Wir bringen diesen ETF auf den Markt, weil ESG immer wichtiger wird, besonders seit den Buschfeuern im letzten Sommer.
Vanguard ist gemeinnützig, richtig? Ich habe das Gefühl, das wird bei Ihnen unterspielt.
Unser Gründer Jack Bogle strukturierte Vanguard als genossenschaftlich organisierte Fondsgesellschaft, ohne externe Eigentümer.

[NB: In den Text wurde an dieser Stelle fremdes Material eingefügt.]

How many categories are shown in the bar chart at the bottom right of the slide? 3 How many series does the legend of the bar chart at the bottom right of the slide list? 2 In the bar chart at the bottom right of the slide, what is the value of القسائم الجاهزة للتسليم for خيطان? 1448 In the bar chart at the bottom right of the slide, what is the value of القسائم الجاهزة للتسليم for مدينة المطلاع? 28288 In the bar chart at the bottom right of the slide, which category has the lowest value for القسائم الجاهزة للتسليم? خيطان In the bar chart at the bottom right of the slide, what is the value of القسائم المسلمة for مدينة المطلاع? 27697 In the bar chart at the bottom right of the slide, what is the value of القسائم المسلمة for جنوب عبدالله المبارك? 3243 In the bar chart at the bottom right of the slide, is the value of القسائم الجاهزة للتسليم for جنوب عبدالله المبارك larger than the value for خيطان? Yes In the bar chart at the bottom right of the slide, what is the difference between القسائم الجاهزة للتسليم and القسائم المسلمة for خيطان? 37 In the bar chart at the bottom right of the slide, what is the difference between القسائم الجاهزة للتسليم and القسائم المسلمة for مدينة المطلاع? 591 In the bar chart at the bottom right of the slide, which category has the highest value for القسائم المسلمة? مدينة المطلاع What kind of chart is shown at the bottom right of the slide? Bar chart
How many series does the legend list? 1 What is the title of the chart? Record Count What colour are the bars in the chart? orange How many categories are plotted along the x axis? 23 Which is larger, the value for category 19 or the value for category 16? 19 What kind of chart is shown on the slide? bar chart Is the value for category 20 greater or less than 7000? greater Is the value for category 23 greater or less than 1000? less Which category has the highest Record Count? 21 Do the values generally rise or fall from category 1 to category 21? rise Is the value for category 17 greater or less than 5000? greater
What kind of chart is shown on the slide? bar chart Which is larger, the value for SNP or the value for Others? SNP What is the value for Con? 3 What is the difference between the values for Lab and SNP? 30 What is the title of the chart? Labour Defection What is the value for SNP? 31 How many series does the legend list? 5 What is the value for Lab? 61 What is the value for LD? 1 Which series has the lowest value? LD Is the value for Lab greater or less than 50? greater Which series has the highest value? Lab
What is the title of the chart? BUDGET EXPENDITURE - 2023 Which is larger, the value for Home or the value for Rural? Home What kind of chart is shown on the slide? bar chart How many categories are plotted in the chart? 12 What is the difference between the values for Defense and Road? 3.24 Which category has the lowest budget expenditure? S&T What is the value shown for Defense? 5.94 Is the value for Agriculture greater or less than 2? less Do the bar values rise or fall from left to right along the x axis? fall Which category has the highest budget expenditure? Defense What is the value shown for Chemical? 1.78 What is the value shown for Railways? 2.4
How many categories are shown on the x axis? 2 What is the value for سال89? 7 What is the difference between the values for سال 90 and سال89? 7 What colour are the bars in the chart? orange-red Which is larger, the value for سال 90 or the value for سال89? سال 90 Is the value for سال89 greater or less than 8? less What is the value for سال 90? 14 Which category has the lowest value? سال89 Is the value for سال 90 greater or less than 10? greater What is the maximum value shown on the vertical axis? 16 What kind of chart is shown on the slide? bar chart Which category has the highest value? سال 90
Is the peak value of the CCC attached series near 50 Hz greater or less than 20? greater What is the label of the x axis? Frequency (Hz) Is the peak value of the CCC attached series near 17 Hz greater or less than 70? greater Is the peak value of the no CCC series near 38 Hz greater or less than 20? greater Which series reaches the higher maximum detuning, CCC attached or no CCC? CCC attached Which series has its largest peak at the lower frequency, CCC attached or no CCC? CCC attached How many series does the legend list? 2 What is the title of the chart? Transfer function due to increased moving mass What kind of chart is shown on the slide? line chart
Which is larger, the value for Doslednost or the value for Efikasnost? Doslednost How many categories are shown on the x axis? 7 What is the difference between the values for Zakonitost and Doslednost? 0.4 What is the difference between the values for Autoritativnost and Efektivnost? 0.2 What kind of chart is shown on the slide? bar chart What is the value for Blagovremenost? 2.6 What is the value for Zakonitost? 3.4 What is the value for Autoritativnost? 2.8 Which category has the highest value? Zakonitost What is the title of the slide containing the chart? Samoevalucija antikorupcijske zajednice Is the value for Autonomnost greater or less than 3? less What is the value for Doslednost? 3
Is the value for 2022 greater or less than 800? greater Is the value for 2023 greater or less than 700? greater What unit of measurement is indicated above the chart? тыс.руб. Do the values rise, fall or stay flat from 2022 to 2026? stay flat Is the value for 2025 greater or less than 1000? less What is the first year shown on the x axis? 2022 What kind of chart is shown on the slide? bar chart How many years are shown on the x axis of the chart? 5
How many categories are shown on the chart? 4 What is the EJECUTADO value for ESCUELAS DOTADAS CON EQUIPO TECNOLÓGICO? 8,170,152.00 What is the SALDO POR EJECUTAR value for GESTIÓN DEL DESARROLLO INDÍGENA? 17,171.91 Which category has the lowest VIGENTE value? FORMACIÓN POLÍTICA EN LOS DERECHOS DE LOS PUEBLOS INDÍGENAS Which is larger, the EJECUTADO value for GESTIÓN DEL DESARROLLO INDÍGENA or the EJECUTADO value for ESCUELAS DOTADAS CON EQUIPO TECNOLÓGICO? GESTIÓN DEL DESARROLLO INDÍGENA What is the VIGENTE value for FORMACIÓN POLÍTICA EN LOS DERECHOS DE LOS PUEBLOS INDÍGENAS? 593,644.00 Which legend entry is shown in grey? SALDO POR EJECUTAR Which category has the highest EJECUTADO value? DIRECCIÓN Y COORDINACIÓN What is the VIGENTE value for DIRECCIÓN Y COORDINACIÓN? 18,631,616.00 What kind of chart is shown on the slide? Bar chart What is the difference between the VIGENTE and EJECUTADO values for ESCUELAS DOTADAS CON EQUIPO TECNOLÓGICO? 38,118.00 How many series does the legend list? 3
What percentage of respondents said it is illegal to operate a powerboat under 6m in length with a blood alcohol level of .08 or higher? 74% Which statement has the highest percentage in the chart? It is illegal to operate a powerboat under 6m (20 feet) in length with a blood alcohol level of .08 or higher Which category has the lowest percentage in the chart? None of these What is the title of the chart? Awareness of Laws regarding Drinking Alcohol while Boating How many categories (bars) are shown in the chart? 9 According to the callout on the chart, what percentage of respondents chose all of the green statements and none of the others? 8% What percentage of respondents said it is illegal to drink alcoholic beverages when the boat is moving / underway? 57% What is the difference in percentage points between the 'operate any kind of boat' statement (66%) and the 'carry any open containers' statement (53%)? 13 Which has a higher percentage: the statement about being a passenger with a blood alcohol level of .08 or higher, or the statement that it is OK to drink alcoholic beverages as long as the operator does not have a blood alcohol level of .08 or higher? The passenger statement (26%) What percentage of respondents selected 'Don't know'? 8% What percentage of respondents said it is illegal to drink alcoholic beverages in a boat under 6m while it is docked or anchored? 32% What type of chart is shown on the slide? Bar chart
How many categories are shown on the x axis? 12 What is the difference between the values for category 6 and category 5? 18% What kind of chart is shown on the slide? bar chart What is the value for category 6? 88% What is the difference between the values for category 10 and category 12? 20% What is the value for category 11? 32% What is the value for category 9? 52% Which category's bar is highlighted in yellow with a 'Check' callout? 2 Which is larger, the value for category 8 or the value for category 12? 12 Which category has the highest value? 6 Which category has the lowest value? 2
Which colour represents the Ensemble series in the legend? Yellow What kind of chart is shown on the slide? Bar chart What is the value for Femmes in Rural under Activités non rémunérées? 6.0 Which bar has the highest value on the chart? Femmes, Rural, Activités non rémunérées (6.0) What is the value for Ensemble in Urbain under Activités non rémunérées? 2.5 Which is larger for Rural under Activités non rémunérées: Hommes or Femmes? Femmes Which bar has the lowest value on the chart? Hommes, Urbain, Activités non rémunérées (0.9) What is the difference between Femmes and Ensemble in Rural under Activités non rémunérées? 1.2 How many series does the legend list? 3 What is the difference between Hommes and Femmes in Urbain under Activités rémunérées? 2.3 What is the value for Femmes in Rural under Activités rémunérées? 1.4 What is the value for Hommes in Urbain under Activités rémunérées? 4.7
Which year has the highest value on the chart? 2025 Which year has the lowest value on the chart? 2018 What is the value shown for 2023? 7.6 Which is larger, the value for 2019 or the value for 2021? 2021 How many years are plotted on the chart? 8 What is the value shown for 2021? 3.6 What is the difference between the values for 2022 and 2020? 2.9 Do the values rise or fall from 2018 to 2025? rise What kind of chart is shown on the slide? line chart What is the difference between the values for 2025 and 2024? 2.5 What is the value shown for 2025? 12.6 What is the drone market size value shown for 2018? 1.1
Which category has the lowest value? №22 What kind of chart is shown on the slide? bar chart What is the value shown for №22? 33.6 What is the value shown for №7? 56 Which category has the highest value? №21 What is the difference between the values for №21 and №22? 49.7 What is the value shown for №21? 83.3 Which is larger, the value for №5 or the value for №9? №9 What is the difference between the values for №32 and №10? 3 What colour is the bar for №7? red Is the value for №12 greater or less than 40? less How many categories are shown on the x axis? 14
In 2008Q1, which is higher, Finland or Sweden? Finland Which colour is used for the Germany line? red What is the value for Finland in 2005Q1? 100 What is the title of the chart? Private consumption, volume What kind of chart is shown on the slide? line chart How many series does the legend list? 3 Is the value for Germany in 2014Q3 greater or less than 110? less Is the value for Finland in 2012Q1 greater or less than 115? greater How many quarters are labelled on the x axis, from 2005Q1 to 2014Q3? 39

Vanguards Eigentümerstruktur ist außerhalb der USA nicht replizierbar. Sie prägt jedoch die Kultur und die Politik von Vanguard weltweit.
In Australien sind wir eine Tochtergesellschaft der US-Muttergesellschaft. Australier profitieren von unserer Größe und der Struktur unserer US-Muttergesellschaft. In den letzten 10 Jahren haben wir in Australien 25 Gebührensenkungen bei der Fondsverwaltung vorgenommen.
Was ist Ihr Lieblings-ETF?
Wenn ich wählen müsste, würde ich VAS sagen. Meine ersten Anlageerfahrungen sammelte ich während der Privatisierung von Vermögenswerten wie der Commonwealth Bank und Telstra. Das war meine Einführung in die Geldanlage. VAS ist ein großartiges Vehikel, um die Öffentlichkeit über diversifizierte Portfolios aufzuklären. Und als Einstieg in den ETF-Markt. Es öffnet die Tür für diese beiden Gespräche mit Anlegern.